____ QUOTED TEXT

How to Run DVC on Windows
Different issues can arise when running DVC on Microsoft Windows, mainly involving system performance. Some, for example, have to do with NTFS file system characteristics and Windows built-in security mechanisms. Below are some workarounds that can help avoid these potential problems:
Did you know that DVC is available for Microsoft Visual Studio Code? More details here!
POSIX-like command line experience
The regular Command Prompt (cmd
) in Windows will most likely not help you use
DVC effectively, nor help you follow the examples in our docs. Here are some
alternatives:
- WSL 2 with
Windows Terminal supports the
most CLI features (e.g.
\
line continuation). It has good performance (and can even access GPUs). - The full Cmder console emulator is another good option. It combines several useful tools like ConEmu terminal and Git for Windows (Git Bash), among other shells.
- Anaconda Prompt is also popular.
- Install an actual Linux distro (e.g. Ubuntu) on a virtual machine, or in an HD partition (dual boot).
Line endings
If you are using Windows and you are working with people or environments (e.g. production) that are not, you’ll probably run into line-ending issues at some point. This is because Windows uses both a carriage-return character and a linefeed character for newlines in its files (CRLF), whereas macOS and Linux systems use only the linefeed character (LF).
Since DVC is using content-based checksums for your pipeline dependencies,
depending on your Git configuration (see
core.autocrlf and core.eol config options),
DVC might see Git-tracked files as changed, thus triggering pipeline
reproduction on dvc repro
on one system and not on another. Thus we strongly
recommend sticking with LF line endings when doing cross-platform work.
Configure your editor to use LF line endings
Many editors on Windows will use CRLF line endings by default or even replace existing LF with CRLF. It is recommended that you configure your editor to always stick to LF line endings.
For VS Code, add
{
"files.eol": "\n"

________
____ LISTED RECORDS

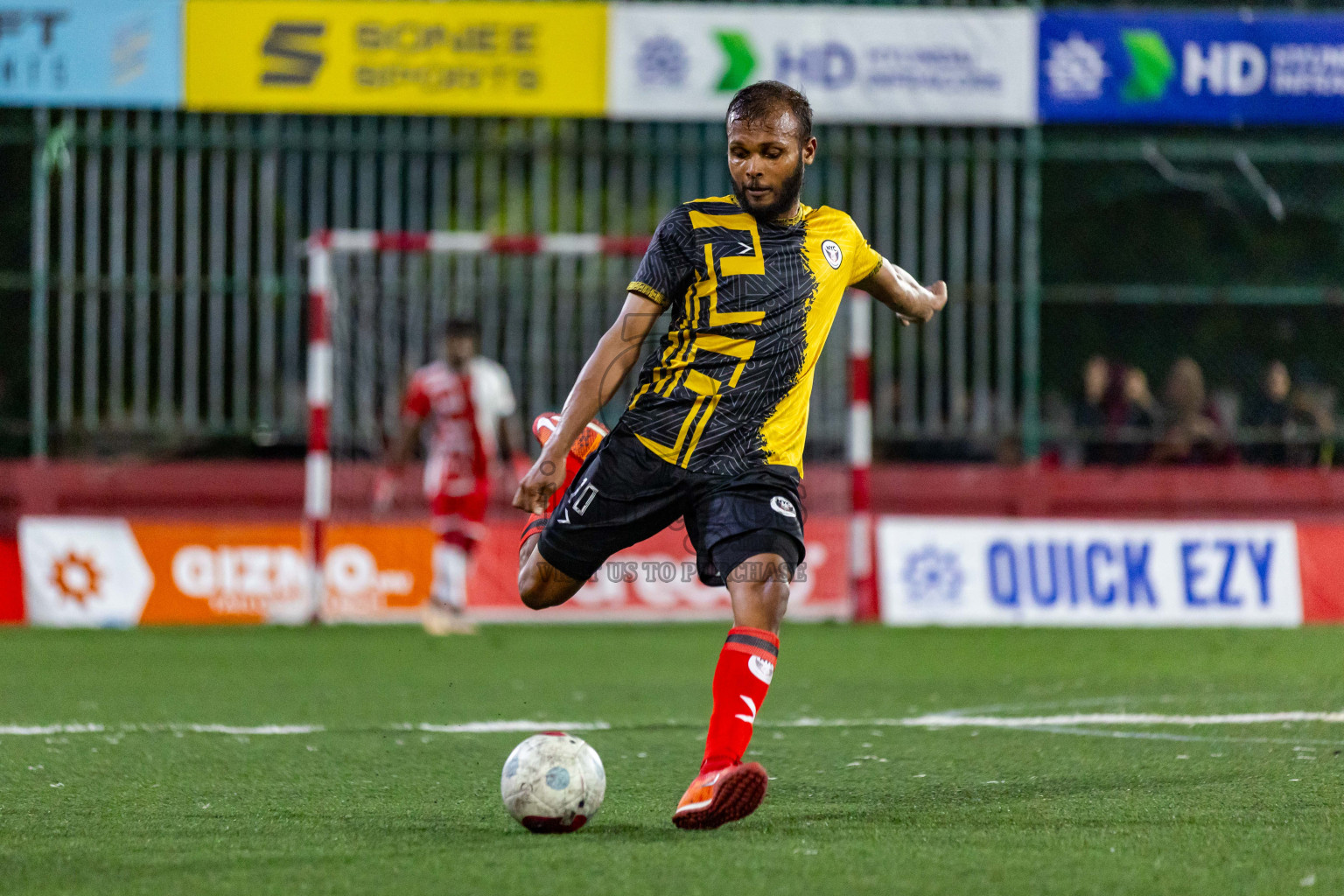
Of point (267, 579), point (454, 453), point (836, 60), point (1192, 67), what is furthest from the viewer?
point (1192, 67)

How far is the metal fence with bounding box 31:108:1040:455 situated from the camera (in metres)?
14.1

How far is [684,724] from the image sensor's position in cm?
738

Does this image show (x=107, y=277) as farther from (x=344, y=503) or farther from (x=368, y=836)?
(x=368, y=836)

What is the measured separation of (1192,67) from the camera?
1452 cm

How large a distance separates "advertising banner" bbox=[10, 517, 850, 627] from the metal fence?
3.45ft

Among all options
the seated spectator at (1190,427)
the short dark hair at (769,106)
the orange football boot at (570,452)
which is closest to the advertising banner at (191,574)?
the seated spectator at (1190,427)

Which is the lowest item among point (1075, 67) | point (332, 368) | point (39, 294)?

________

*EXERCISE BRIEF*. Please say which line endings the guide on running DVC on Windows strongly recommends for cross-platform work.

*RESPONSE*. LF line endings.